• [TASK MATERIAL]
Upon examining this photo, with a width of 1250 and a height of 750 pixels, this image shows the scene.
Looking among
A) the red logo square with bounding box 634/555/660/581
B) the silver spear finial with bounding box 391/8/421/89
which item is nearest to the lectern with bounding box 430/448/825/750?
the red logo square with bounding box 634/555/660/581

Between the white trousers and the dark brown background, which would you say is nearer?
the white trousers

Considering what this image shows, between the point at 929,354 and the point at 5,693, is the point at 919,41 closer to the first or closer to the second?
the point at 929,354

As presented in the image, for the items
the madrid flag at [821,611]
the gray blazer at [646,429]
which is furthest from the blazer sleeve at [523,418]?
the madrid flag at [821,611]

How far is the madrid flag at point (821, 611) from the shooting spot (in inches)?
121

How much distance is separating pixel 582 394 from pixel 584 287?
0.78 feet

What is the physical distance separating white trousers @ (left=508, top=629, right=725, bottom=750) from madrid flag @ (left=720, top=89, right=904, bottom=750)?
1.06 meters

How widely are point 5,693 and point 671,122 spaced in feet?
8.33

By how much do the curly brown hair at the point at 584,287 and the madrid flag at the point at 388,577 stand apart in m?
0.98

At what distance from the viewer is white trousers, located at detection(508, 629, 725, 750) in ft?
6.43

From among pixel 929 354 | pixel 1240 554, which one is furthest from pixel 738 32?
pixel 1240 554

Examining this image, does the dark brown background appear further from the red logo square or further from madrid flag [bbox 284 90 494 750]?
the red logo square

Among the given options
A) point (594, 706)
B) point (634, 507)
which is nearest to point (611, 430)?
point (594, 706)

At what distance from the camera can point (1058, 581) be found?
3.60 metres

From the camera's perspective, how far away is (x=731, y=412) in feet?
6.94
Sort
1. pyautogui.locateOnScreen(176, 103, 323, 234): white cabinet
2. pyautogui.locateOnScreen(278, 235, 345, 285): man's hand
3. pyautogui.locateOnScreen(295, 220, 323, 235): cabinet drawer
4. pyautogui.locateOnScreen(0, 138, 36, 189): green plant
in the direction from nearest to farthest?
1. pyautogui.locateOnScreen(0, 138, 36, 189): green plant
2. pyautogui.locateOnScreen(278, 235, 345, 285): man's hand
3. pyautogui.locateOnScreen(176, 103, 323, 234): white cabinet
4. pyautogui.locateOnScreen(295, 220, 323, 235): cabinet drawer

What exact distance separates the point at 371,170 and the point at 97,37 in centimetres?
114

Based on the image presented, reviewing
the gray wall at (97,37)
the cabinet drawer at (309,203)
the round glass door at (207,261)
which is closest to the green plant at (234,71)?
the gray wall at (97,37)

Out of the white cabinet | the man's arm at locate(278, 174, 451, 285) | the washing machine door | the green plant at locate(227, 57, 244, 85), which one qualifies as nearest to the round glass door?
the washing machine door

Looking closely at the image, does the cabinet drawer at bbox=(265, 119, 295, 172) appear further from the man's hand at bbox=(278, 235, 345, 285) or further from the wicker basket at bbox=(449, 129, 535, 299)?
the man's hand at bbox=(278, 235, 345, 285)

• [SHORT TASK]
Reproduce all of the material above verbatim, line for line and in the same order.

• [RESPONSE]
Upon examining this photo, with a width of 1250 and a height of 750 pixels, this image shows the scene.
Looking among
A) the red logo square with bounding box 634/555/660/581
B) the silver spear finial with bounding box 391/8/421/89
which item is nearest to the lectern with bounding box 430/448/825/750?
the red logo square with bounding box 634/555/660/581

Between the white trousers and the dark brown background, which would you say is nearer?
the white trousers

Considering what this image shows, between the point at 929,354 and the point at 5,693, is the point at 919,41 closer to the first or closer to the second?
the point at 929,354

As presented in the image, for the items
the madrid flag at [821,611]
the gray blazer at [646,429]
which is furthest from the blazer sleeve at [523,418]?
the madrid flag at [821,611]

How far is the madrid flag at point (821, 611) from the shooting spot (in inches)?
121

How much distance is separating pixel 582 394 from pixel 584 287?
0.78 feet

What is the physical distance separating white trousers @ (left=508, top=629, right=725, bottom=750) from madrid flag @ (left=720, top=89, right=904, bottom=750)?
1.06 meters

How widely are point 5,693 and point 671,122 spaced in feet?
8.33

By how much do the curly brown hair at the point at 584,287 and the madrid flag at the point at 388,577 stand apart in m?
0.98

At what distance from the viewer is white trousers, located at detection(508, 629, 725, 750) in ft?
6.43

From among pixel 929 354 | pixel 1240 554, which one is furthest from pixel 738 32?
pixel 1240 554

Examining this image, does the dark brown background appear further from the red logo square or further from madrid flag [bbox 284 90 494 750]?
the red logo square

Among the given options
A) point (594, 706)
B) point (634, 507)
which is nearest to point (611, 430)?
point (594, 706)

At what distance from the camera can point (1058, 581) be found?
3.60 metres

From the camera's perspective, how far away is (x=731, y=412) in feet?
6.94
Sort
1. pyautogui.locateOnScreen(176, 103, 323, 234): white cabinet
2. pyautogui.locateOnScreen(278, 235, 345, 285): man's hand
3. pyautogui.locateOnScreen(295, 220, 323, 235): cabinet drawer
4. pyautogui.locateOnScreen(0, 138, 36, 189): green plant
in the direction from nearest to farthest?
1. pyautogui.locateOnScreen(0, 138, 36, 189): green plant
2. pyautogui.locateOnScreen(278, 235, 345, 285): man's hand
3. pyautogui.locateOnScreen(176, 103, 323, 234): white cabinet
4. pyautogui.locateOnScreen(295, 220, 323, 235): cabinet drawer

What exact distance separates the point at 371,170 and the point at 97,37 in centimetres?
114

Based on the image presented, reviewing
the gray wall at (97,37)
the cabinet drawer at (309,203)
the round glass door at (207,261)
which is closest to the green plant at (234,71)?
the gray wall at (97,37)

Out of the white cabinet | the man's arm at locate(278, 174, 451, 285) | the washing machine door | the green plant at locate(227, 57, 244, 85), which one qualifies as nearest to the round glass door?
the washing machine door

Looking closely at the image, does the cabinet drawer at bbox=(265, 119, 295, 172) appear further from the man's hand at bbox=(278, 235, 345, 285) or further from the wicker basket at bbox=(449, 129, 535, 299)?
the man's hand at bbox=(278, 235, 345, 285)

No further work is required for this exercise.